Aggregations may answer the following questions:

how many students are from each state or country? (count)
how many cars are sold by each automaker? (count)
what is the total $ sales generated by each sales associate? (sum)
what are the total number of hours billed to each client? (sum)

The dict is used to store this information.
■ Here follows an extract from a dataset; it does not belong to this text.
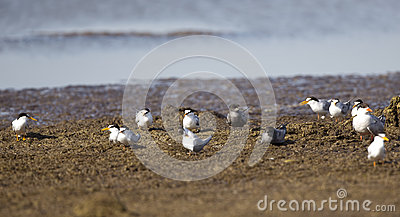 A Flock of Terns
Each unique key in the dict will be associated with a count or a sum, depending on how many we found in the data source or the sum of values associated with each key in the data source.

building a counting dict

A "counting" dict increments the value associated with each key, and adds keys as new ones are found.

Customarily we loop through data, using the dictionary to keep a tally as we encounter items.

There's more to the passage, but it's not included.